A well-known Department of the Army civilian here, and friend of many, spoke at a Dr. Martin Luther King Jr. commemoration, Jan. 7.
John Winkfield, director of the National Training Center Equal Employment Opportunity office, shared a personal story of transformation he attributed to several factors, including seeing Dr. King speak in the 1960’s.
At the ceremony, honoring King and his legacy, Winkfield spoke about his challenges as a young man feeling hate and wanting nothing to do with non-violence his father and grandfather advocated and King practiced during the Civil Rights movement.
“I was centered on hatred, fighting back, hitting back,” Winkfield said. “My father was just the opposite, my grandfather just the opposite. They were talking about the non-violent approach.”
Winkfield grew up in northern California and watched on television the movement during the King era. His parents noticed his anger and took him to a Southern Christian Leadership Conference.
“At this conference all my heroes at that time were there – H. Rap Brown, Stokely Carmichael, Dick Gregory, Muhammad Ali,” Winkfield said. “They all spoke … about fighting back – not being non-violent.
“Finally the last speaker … was Dr. Martin Luther King Jr., and I never will forget as long as I live … I was 90 feet from him and the podium. There was a time during his speech – and his speech was all about non-violence – [that] he looked down at the audience and to me. I swear he looked right at me. I cannot truly articulate the impact it had on me, on my life. It didn’t happen overnight, but it was a start.”

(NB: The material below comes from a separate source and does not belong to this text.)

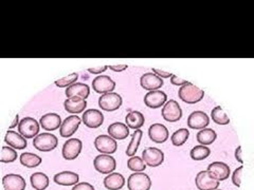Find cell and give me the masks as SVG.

Winkfield explained that spending nine months in a boys detention camp and being influenced by one of its counselors also made an impression.

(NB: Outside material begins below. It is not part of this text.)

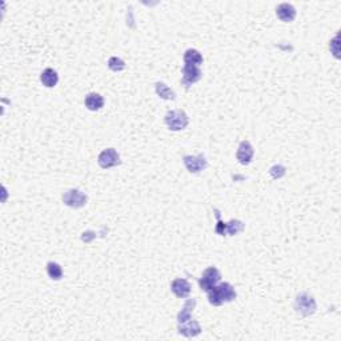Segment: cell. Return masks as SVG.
I'll use <instances>...</instances> for the list:
<instances>
[{"label": "cell", "instance_id": "obj_20", "mask_svg": "<svg viewBox=\"0 0 341 341\" xmlns=\"http://www.w3.org/2000/svg\"><path fill=\"white\" fill-rule=\"evenodd\" d=\"M108 68L111 71H114V72H120V71H123L125 68L124 60L118 56L110 57V60H108Z\"/></svg>", "mask_w": 341, "mask_h": 341}, {"label": "cell", "instance_id": "obj_12", "mask_svg": "<svg viewBox=\"0 0 341 341\" xmlns=\"http://www.w3.org/2000/svg\"><path fill=\"white\" fill-rule=\"evenodd\" d=\"M170 291L180 299H187L191 295V284L186 279H176L170 284Z\"/></svg>", "mask_w": 341, "mask_h": 341}, {"label": "cell", "instance_id": "obj_19", "mask_svg": "<svg viewBox=\"0 0 341 341\" xmlns=\"http://www.w3.org/2000/svg\"><path fill=\"white\" fill-rule=\"evenodd\" d=\"M244 229V224L240 221V220H231L229 223H225V232L227 235L235 236L237 235L239 232H241Z\"/></svg>", "mask_w": 341, "mask_h": 341}, {"label": "cell", "instance_id": "obj_4", "mask_svg": "<svg viewBox=\"0 0 341 341\" xmlns=\"http://www.w3.org/2000/svg\"><path fill=\"white\" fill-rule=\"evenodd\" d=\"M221 280V273L219 272V269L215 267H209L203 272L201 277L199 279V285H200L201 291L204 292H209L213 287H216Z\"/></svg>", "mask_w": 341, "mask_h": 341}, {"label": "cell", "instance_id": "obj_17", "mask_svg": "<svg viewBox=\"0 0 341 341\" xmlns=\"http://www.w3.org/2000/svg\"><path fill=\"white\" fill-rule=\"evenodd\" d=\"M155 90H156V94L159 95V98L164 99V100H175V99H176V94H175V92L172 91L169 87H168L167 84L161 83V81L156 83Z\"/></svg>", "mask_w": 341, "mask_h": 341}, {"label": "cell", "instance_id": "obj_10", "mask_svg": "<svg viewBox=\"0 0 341 341\" xmlns=\"http://www.w3.org/2000/svg\"><path fill=\"white\" fill-rule=\"evenodd\" d=\"M178 330L179 333L183 334V336H186V337H195V336L201 333V326L196 320H192V318H191L190 321L179 324Z\"/></svg>", "mask_w": 341, "mask_h": 341}, {"label": "cell", "instance_id": "obj_21", "mask_svg": "<svg viewBox=\"0 0 341 341\" xmlns=\"http://www.w3.org/2000/svg\"><path fill=\"white\" fill-rule=\"evenodd\" d=\"M269 174L272 176L273 179H280L283 178L285 175V167L280 165V164H277V165H273L271 169H269Z\"/></svg>", "mask_w": 341, "mask_h": 341}, {"label": "cell", "instance_id": "obj_2", "mask_svg": "<svg viewBox=\"0 0 341 341\" xmlns=\"http://www.w3.org/2000/svg\"><path fill=\"white\" fill-rule=\"evenodd\" d=\"M296 312L300 313L303 317H308V316H312L316 312V300L312 295H309L308 292H301L297 295V297L295 299V304H293Z\"/></svg>", "mask_w": 341, "mask_h": 341}, {"label": "cell", "instance_id": "obj_6", "mask_svg": "<svg viewBox=\"0 0 341 341\" xmlns=\"http://www.w3.org/2000/svg\"><path fill=\"white\" fill-rule=\"evenodd\" d=\"M88 197L79 190H69L63 195V203L71 208H81L87 204Z\"/></svg>", "mask_w": 341, "mask_h": 341}, {"label": "cell", "instance_id": "obj_15", "mask_svg": "<svg viewBox=\"0 0 341 341\" xmlns=\"http://www.w3.org/2000/svg\"><path fill=\"white\" fill-rule=\"evenodd\" d=\"M195 307H196V300H188L186 304H184V307L180 312H179L178 315V324H183V322L190 321L191 318H192V312H194Z\"/></svg>", "mask_w": 341, "mask_h": 341}, {"label": "cell", "instance_id": "obj_13", "mask_svg": "<svg viewBox=\"0 0 341 341\" xmlns=\"http://www.w3.org/2000/svg\"><path fill=\"white\" fill-rule=\"evenodd\" d=\"M84 104L87 107V110L99 111L104 107V98L100 94L91 92V94H88L86 96V99H84Z\"/></svg>", "mask_w": 341, "mask_h": 341}, {"label": "cell", "instance_id": "obj_14", "mask_svg": "<svg viewBox=\"0 0 341 341\" xmlns=\"http://www.w3.org/2000/svg\"><path fill=\"white\" fill-rule=\"evenodd\" d=\"M40 81L43 83V86L47 88H53L56 87L57 81H59V75L55 69L52 68H46L40 75Z\"/></svg>", "mask_w": 341, "mask_h": 341}, {"label": "cell", "instance_id": "obj_8", "mask_svg": "<svg viewBox=\"0 0 341 341\" xmlns=\"http://www.w3.org/2000/svg\"><path fill=\"white\" fill-rule=\"evenodd\" d=\"M182 75H183L182 83L188 88L190 86H192V84L197 83V81L201 79L203 73H201L200 68L196 67V65L184 64V67H183L182 69Z\"/></svg>", "mask_w": 341, "mask_h": 341}, {"label": "cell", "instance_id": "obj_16", "mask_svg": "<svg viewBox=\"0 0 341 341\" xmlns=\"http://www.w3.org/2000/svg\"><path fill=\"white\" fill-rule=\"evenodd\" d=\"M183 60H184V64H188V65H196V67H200V65L203 64V56H201V53L195 48L187 49L186 52H184V57H183Z\"/></svg>", "mask_w": 341, "mask_h": 341}, {"label": "cell", "instance_id": "obj_9", "mask_svg": "<svg viewBox=\"0 0 341 341\" xmlns=\"http://www.w3.org/2000/svg\"><path fill=\"white\" fill-rule=\"evenodd\" d=\"M253 147L250 144L248 140H243L240 143L239 148H237V152H236V157L239 160L240 164L243 165H248V164L252 161L253 159Z\"/></svg>", "mask_w": 341, "mask_h": 341}, {"label": "cell", "instance_id": "obj_18", "mask_svg": "<svg viewBox=\"0 0 341 341\" xmlns=\"http://www.w3.org/2000/svg\"><path fill=\"white\" fill-rule=\"evenodd\" d=\"M47 273H48V276L51 280L57 281L63 277V269H61V267L55 262L47 263Z\"/></svg>", "mask_w": 341, "mask_h": 341}, {"label": "cell", "instance_id": "obj_5", "mask_svg": "<svg viewBox=\"0 0 341 341\" xmlns=\"http://www.w3.org/2000/svg\"><path fill=\"white\" fill-rule=\"evenodd\" d=\"M98 163L103 169H108V168L118 167L122 161H120V155L115 148H107L99 155Z\"/></svg>", "mask_w": 341, "mask_h": 341}, {"label": "cell", "instance_id": "obj_3", "mask_svg": "<svg viewBox=\"0 0 341 341\" xmlns=\"http://www.w3.org/2000/svg\"><path fill=\"white\" fill-rule=\"evenodd\" d=\"M164 122L170 131H182V129L187 128V125L190 123V118L183 110H174L167 112Z\"/></svg>", "mask_w": 341, "mask_h": 341}, {"label": "cell", "instance_id": "obj_7", "mask_svg": "<svg viewBox=\"0 0 341 341\" xmlns=\"http://www.w3.org/2000/svg\"><path fill=\"white\" fill-rule=\"evenodd\" d=\"M183 163L191 174H199L201 170H204L208 167V163L205 160L204 155H197V156H184L183 157Z\"/></svg>", "mask_w": 341, "mask_h": 341}, {"label": "cell", "instance_id": "obj_1", "mask_svg": "<svg viewBox=\"0 0 341 341\" xmlns=\"http://www.w3.org/2000/svg\"><path fill=\"white\" fill-rule=\"evenodd\" d=\"M208 293V301L213 307H220L224 303H231L237 297L235 288L229 283H220Z\"/></svg>", "mask_w": 341, "mask_h": 341}, {"label": "cell", "instance_id": "obj_11", "mask_svg": "<svg viewBox=\"0 0 341 341\" xmlns=\"http://www.w3.org/2000/svg\"><path fill=\"white\" fill-rule=\"evenodd\" d=\"M277 18L284 22V23H291L296 18V10L292 4L289 3H281L276 8Z\"/></svg>", "mask_w": 341, "mask_h": 341}]
</instances>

After finishing high school, Winkfield enlisted in the Army and as a staff sergeant was tasked to escort a Soldier to her mother’s funeral in Alabama. However, he had vowed to himself never to visit southern states.

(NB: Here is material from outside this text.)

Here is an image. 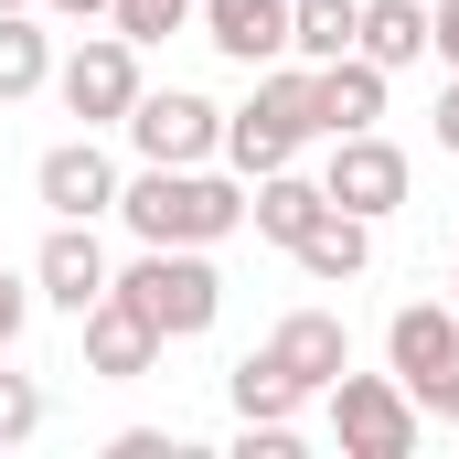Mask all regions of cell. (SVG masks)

“I had sworn that I would never go anywhere south of the Mason-Dixon Line as I grew up,” Winkfield said. “I just refused. I had opportunities to go to a lot of places in the south, but I refused to go because it was passed the Mason-Dixon Line and I was not going to go.”
Once at the Soldier’s home, Winkfield saw the support she received from, not just family, but the community.
“This is when I had to really stop and just pay attention to what was going on, because I saw black people, I saw white people coming in and out of the house and I’m saying ‘wow, ok, ok’,” Winkfield recalled.
Winkfield grudgingly spent the night with a neighbor of the Soldier’s family, who had retrieved his luggage from a hotel and shared meals with him.
“You have to understand my frame of mind, you know, I was messed up with hate,” Winkfield said. “It was destroying me on the inside. I very reluctantly gave in.”
After that moment, Winkfield believes he also gave in to the ideals of King.
“I had to stop … and do what Dr. King said: ‘Let no man pull you low enough to hate him’,” Winkfield told the audience. “I allowed that to happen and as I started to make this transformation from hate to who I am today, John E. Winkfield, I really began to actually live. Before that I don’t think I was really living, I was just existing, not living as a person.”
The Army retiree and NTC veteran of 19 years said it was a challenging conversion.
“It was a tough journey,” Winkfield said. “I had some really rough roads. Each of those rough roads I had to travel was education for me, because I learned a great deal. I learned a lot about myself and people.”
Winkfield came to realize what King taught many during his shortened life: hate will never solve your problems or help you with your problems.
His final quote from King to the audience: “Darkness cannot drive out darkness, only light can do that. Hate cannot drive out hate, only love can do that.”